■ Required work ■
Each entry must appear again exactly as it does in the source.

::::

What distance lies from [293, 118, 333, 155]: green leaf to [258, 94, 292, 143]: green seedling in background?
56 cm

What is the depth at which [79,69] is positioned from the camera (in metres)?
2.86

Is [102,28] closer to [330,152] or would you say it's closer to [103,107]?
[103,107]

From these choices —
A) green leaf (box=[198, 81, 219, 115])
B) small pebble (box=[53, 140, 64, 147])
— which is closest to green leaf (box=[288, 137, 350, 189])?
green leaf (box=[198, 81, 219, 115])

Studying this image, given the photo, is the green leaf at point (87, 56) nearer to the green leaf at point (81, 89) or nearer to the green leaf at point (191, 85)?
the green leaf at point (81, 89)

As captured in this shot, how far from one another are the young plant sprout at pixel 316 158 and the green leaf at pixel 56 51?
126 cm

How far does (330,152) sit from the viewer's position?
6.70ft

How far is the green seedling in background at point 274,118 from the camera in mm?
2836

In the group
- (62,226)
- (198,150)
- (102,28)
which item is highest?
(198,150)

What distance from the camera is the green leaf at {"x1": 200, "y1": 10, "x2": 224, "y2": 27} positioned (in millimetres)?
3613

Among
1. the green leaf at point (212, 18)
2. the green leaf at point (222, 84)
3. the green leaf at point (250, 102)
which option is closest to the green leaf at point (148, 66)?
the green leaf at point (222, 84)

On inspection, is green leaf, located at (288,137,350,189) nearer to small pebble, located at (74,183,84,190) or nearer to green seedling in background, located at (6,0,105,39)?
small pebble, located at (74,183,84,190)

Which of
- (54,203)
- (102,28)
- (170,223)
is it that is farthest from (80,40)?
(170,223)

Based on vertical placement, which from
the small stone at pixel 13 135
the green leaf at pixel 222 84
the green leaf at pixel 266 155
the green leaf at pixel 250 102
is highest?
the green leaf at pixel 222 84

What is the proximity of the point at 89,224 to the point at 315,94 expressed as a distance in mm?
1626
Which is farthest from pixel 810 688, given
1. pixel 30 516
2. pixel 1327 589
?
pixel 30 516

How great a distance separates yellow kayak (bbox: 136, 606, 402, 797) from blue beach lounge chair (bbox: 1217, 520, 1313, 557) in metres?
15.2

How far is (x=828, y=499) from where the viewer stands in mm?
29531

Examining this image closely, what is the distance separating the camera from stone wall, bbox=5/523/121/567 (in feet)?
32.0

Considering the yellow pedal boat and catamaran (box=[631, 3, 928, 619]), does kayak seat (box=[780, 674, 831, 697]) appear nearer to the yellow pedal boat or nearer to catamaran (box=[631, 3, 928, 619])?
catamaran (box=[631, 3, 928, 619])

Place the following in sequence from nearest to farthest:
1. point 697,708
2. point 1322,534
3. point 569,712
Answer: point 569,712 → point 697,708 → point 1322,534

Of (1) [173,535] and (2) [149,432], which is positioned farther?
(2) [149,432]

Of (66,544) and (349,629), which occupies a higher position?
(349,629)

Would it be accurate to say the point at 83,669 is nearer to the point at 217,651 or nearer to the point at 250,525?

::::

■ Task answer ■
What distance lies from [293, 118, 333, 155]: green leaf to [258, 94, 292, 143]: green seedling in background?
56 cm

What is the depth at which [79,69] is positioned from the camera (in metres)?
2.86

Is [102,28] closer to [330,152] or would you say it's closer to [103,107]?
[103,107]

From these choices —
A) green leaf (box=[198, 81, 219, 115])
B) small pebble (box=[53, 140, 64, 147])
— which is closest to green leaf (box=[288, 137, 350, 189])?
green leaf (box=[198, 81, 219, 115])

Studying this image, given the photo, is the green leaf at point (87, 56) nearer to the green leaf at point (81, 89) or nearer to the green leaf at point (191, 85)?
the green leaf at point (81, 89)

As captured in this shot, how far from one another are the young plant sprout at pixel 316 158 and the green leaf at pixel 56 51?
126 cm

How far does (330,152) sit from the viewer's position?
6.70ft

How far is the green seedling in background at point 274,118 from the camera in mm?
2836

In the group
- (62,226)
- (198,150)
- (102,28)
which item is highest?
(198,150)

What distance from the camera is the green leaf at {"x1": 200, "y1": 10, "x2": 224, "y2": 27} positioned (in millimetres)?
3613

Among
1. the green leaf at point (212, 18)
2. the green leaf at point (222, 84)
3. the green leaf at point (250, 102)
which option is closest to the green leaf at point (148, 66)?
the green leaf at point (222, 84)

On inspection, is green leaf, located at (288,137,350,189) nearer to small pebble, located at (74,183,84,190) or nearer to green seedling in background, located at (6,0,105,39)?
small pebble, located at (74,183,84,190)

Which of
- (54,203)
- (102,28)
- (170,223)
is it that is farthest from (80,40)?
(170,223)

Based on vertical placement, which from
the small stone at pixel 13 135
the green leaf at pixel 222 84
the green leaf at pixel 266 155
the green leaf at pixel 250 102
is highest?
the green leaf at pixel 222 84

What is the proximity of the point at 89,224 to the point at 315,94 expressed as a distance in mm?
1626
Which is farthest from pixel 810 688, given
1. pixel 30 516
2. pixel 1327 589
?
pixel 30 516

How great a distance separates yellow kayak (bbox: 136, 606, 402, 797) from blue beach lounge chair (bbox: 1217, 520, 1313, 557) in metres?
15.2

How far is (x=828, y=499) from where the viewer stands in mm?
29531

Examining this image closely, what is the distance separating the camera from stone wall, bbox=5/523/121/567 (in feet)?
32.0

Considering the yellow pedal boat and catamaran (box=[631, 3, 928, 619]), does kayak seat (box=[780, 674, 831, 697]) appear nearer to the yellow pedal boat or nearer to catamaran (box=[631, 3, 928, 619])?
catamaran (box=[631, 3, 928, 619])

Place the following in sequence from nearest to farthest:
1. point 697,708
2. point 1322,534
3. point 569,712
Answer: point 569,712 → point 697,708 → point 1322,534

Of (1) [173,535] and (2) [149,432], which is positioned farther?
(2) [149,432]

Of (66,544) and (349,629), which occupies a higher position?
(349,629)

Would it be accurate to say the point at 83,669 is nearer to the point at 217,651 or nearer to the point at 250,525?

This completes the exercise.